The data:
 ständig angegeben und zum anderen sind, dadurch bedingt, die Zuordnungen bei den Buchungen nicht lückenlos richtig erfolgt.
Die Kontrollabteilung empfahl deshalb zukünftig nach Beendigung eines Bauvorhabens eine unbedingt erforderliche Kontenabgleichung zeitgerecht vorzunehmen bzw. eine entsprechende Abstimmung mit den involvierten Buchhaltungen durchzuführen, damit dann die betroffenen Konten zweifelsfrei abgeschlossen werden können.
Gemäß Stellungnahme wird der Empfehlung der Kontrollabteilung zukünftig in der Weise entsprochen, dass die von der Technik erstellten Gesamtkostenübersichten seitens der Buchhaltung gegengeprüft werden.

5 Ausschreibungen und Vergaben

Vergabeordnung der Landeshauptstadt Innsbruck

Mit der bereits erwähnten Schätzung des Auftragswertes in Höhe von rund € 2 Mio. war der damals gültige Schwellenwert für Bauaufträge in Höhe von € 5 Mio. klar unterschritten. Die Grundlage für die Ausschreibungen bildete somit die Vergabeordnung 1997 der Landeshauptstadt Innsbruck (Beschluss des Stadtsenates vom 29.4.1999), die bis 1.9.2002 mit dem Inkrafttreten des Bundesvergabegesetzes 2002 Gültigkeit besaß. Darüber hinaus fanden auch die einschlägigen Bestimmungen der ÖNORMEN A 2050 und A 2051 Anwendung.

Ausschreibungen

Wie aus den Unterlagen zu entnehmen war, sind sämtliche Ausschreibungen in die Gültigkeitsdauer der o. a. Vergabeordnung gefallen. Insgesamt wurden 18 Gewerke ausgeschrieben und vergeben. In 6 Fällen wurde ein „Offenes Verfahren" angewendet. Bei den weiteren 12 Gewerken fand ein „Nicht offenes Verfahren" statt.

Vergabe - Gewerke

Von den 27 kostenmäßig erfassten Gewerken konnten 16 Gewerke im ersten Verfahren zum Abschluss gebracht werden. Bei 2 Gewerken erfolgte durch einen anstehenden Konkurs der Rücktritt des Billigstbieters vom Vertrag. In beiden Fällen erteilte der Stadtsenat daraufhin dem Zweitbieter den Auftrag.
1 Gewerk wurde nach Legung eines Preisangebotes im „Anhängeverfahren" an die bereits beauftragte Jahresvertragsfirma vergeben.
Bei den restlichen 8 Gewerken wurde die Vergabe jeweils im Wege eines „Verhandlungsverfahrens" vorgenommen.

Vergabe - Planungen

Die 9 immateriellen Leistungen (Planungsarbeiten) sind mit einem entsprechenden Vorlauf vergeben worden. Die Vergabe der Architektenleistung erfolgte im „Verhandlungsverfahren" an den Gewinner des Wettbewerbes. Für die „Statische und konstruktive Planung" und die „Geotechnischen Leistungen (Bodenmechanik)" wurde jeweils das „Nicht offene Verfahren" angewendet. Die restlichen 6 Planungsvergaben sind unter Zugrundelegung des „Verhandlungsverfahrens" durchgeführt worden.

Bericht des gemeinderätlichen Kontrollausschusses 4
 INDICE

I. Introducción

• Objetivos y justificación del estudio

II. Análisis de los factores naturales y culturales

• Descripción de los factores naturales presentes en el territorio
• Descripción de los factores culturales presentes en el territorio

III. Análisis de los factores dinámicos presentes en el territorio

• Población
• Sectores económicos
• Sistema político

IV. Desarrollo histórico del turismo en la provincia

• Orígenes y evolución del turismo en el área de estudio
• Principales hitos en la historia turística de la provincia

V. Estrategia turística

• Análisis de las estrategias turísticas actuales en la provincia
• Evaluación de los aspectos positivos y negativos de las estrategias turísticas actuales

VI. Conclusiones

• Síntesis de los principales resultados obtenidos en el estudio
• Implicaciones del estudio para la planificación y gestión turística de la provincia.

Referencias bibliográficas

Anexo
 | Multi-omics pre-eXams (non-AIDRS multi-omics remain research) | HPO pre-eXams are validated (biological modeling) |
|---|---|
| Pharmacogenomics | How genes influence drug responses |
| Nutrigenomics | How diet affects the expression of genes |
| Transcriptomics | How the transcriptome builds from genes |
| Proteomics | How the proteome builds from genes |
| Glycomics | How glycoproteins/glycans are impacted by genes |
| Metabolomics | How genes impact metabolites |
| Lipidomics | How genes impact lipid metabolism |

Task prompt: Nothing may be left out. Retype all the entries exactly.

Exercise response:
 ständig angegeben und zum anderen sind, dadurch bedingt, die Zuordnungen bei den Buchungen nicht lückenlos richtig erfolgt.
Die Kontrollabteilung empfahl deshalb zukünftig nach Beendigung eines Bauvorhabens eine unbedingt erforderliche Kontenabgleichung zeitgerecht vorzunehmen bzw. eine entsprechende Abstimmung mit den involvierten Buchhaltungen durchzuführen, damit dann die betroffenen Konten zweifelsfrei abgeschlossen werden können.
Gemäß Stellungnahme wird der Empfehlung der Kontrollabteilung zukünftig in der Weise entsprochen, dass die von der Technik erstellten Gesamtkostenübersichten seitens der Buchhaltung gegengeprüft werden.

5 Ausschreibungen und Vergaben

Vergabeordnung der Landeshauptstadt Innsbruck

Mit der bereits erwähnten Schätzung des Auftragswertes in Höhe von rund € 2 Mio. war der damals gültige Schwellenwert für Bauaufträge in Höhe von € 5 Mio. klar unterschritten. Die Grundlage für die Ausschreibungen bildete somit die Vergabeordnung 1997 der Landeshauptstadt Innsbruck (Beschluss des Stadtsenates vom 29.4.1999), die bis 1.9.2002 mit dem Inkrafttreten des Bundesvergabegesetzes 2002 Gültigkeit besaß. Darüber hinaus fanden auch die einschlägigen Bestimmungen der ÖNORMEN A 2050 und A 2051 Anwendung.

Ausschreibungen

Wie aus den Unterlagen zu entnehmen war, sind sämtliche Ausschreibungen in die Gültigkeitsdauer der o. a. Vergabeordnung gefallen. Insgesamt wurden 18 Gewerke ausgeschrieben und vergeben. In 6 Fällen wurde ein „Offenes Verfahren" angewendet. Bei den weiteren 12 Gewerken fand ein „Nicht offenes Verfahren" statt.

Vergabe - Gewerke

Von den 27 kostenmäßig erfassten Gewerken konnten 16 Gewerke im ersten Verfahren zum Abschluss gebracht werden. Bei 2 Gewerken erfolgte durch einen anstehenden Konkurs der Rücktritt des Billigstbieters vom Vertrag. In beiden Fällen erteilte der Stadtsenat daraufhin dem Zweitbieter den Auftrag.
1 Gewerk wurde nach Legung eines Preisangebotes im „Anhängeverfahren" an die bereits beauftragte Jahresvertragsfirma vergeben.
Bei den restlichen 8 Gewerken wurde die Vergabe jeweils im Wege eines „Verhandlungsverfahrens" vorgenommen.

Vergabe - Planungen

Die 9 immateriellen Leistungen (Planungsarbeiten) sind mit einem entsprechenden Vorlauf vergeben worden. Die Vergabe der Architektenleistung erfolgte im „Verhandlungsverfahren" an den Gewinner des Wettbewerbes. Für die „Statische und konstruktive Planung" und die „Geotechnischen Leistungen (Bodenmechanik)" wurde jeweils das „Nicht offene Verfahren" angewendet. Die restlichen 6 Planungsvergaben sind unter Zugrundelegung des „Verhandlungsverfahrens" durchgeführt worden.

Bericht des gemeinderätlichen Kontrollausschusses 4
 INDICE

I. Introducción

• Objetivos y justificación del estudio

II. Análisis de los factores naturales y culturales

• Descripción de los factores naturales presentes en el territorio
• Descripción de los factores culturales presentes en el territorio

III. Análisis de los factores dinámicos presentes en el territorio

• Población
• Sectores económicos
• Sistema político

IV. Desarrollo histórico del turismo en la provincia

• Orígenes y evolución del turismo en el área de estudio
• Principales hitos en la historia turística de la provincia

V. Estrategia turística

• Análisis de las estrategias turísticas actuales en la provincia
• Evaluación de los aspectos positivos y negativos de las estrategias turísticas actuales

VI. Conclusiones

• Síntesis de los principales resultados obtenidos en el estudio
• Implicaciones del estudio para la planificación y gestión turística de la provincia.

Referencias bibliográficas

Anexo
 | Multi-omics pre-eXams (non-AIDRS multi-omics remain research) | HPO pre-eXams are validated (biological modeling) |
|---|---|
| Pharmacogenomics | How genes influence drug responses |
| Nutrigenomics | How diet affects the expression of genes |
| Transcriptomics | How the transcriptome builds from genes |
| Proteomics | How the proteome builds from genes |
| Glycomics | How glycoproteins/glycans are impacted by genes |
| Metabolomics | How genes impact metabolites |
| Lipidomics | How genes impact lipid metabolism |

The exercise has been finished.